The growth of “Factory Asia” — the internationally disaggregated supply chain for electronics, toys and other manufactured products — during the 1990s and 2000s was a thing of wonder. But it is hard to point at any particular trade agreement that played a big role in facilitating it. Asean, the 10-member Association of Southeast Asian Nations, agreed a regional trade pact in 1991. But a subsequent study by the Japanese export agency Jetro concluded that it had played little role in fostering these trade links.

The Information Technology Agreement (ITA), a plurilateral deal for certain electronic goods and components agreed under the auspices of the World Trade Organisation in 1996, may have been somewhat more influential in the creation of Factory Asia. But the ITA is an open agreement whose benefits in terms of lower tariffs are extended to all WTO members, not just the signatories, and which essentially acts as a means of countries locking in unilateral liberalisation to signal that they are a reliable trading partner.

========================

→ OBJECTIVE 1:
Repeat the Factory Asia passage word for word, from "The growth of" up to and including "these trade links.".
→ OBJECTIVE 2:
Pick up the Factory Asia passage after its final sentence and carry it forward.

→ RECORDS PROVIDED:
========================

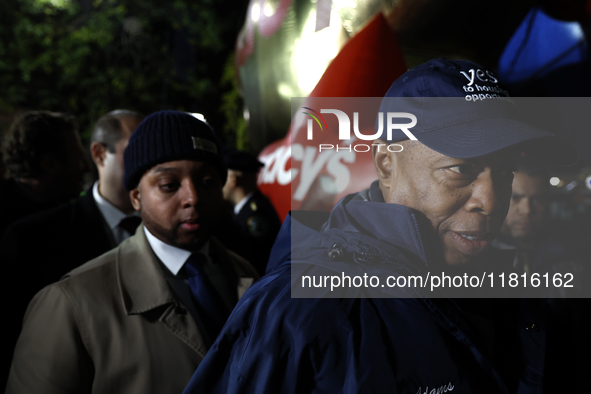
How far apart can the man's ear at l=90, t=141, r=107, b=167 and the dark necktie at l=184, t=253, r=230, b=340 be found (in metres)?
1.15

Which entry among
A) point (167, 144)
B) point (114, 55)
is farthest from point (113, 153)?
point (114, 55)

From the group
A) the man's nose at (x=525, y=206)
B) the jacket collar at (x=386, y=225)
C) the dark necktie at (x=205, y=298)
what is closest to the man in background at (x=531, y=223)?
the man's nose at (x=525, y=206)

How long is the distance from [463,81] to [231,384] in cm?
76

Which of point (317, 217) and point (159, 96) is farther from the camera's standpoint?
point (159, 96)

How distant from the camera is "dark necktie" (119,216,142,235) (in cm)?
201

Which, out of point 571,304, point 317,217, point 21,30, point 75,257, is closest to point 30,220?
point 75,257

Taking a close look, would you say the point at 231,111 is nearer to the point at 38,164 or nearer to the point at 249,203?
the point at 249,203

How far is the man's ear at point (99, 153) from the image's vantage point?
2.29 metres

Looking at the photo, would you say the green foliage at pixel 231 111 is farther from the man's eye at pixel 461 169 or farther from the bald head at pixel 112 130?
the man's eye at pixel 461 169

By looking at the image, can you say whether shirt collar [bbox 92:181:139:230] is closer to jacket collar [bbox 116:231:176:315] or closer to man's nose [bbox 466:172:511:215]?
jacket collar [bbox 116:231:176:315]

========================

→ EXERCISE RESPONSE 1:
The growth of “Factory Asia” — the internationally disaggregated supply chain for electronics, toys and other manufactured products — during the 1990s and 2000s was a thing of wonder. But it is hard to point at any particular trade agreement that played a big role in facilitating it. Asean, the 10-member Association of Southeast Asian Nations, agreed a regional trade pact in 1991. But a subsequent study by the Japanese export agency Jetro concluded that it had played little role in fostering these trade links.

→ EXERCISE RESPONSE 2:
And if the boom in emerging market exports and imports owed relatively little to formal trade deals, nor does their slowing relative to GDP have a lot to do with protectionism. The internalising of previously externally disaggregated supply chains within some big emerging markets, notably China, may well have reduced the ability of other developing economies to follow the east Asian tradition of labour-intensive export-led growth.

Whether that avenue is now harder to follow remains to be seen. What does appear to be true is that we should be wary of trade deals promising a big development boost to emerging markets where concessions are shot through with crafty loopholes, where there is a history of such agreements being neither necessary nor sufficient and where external circumstances are likely to reduce the potential for export-led growth in any case. The TPP may have some virtues — the search for them goes on — but liberating poor economies through export-led manufacturing growth is unlikely to be one.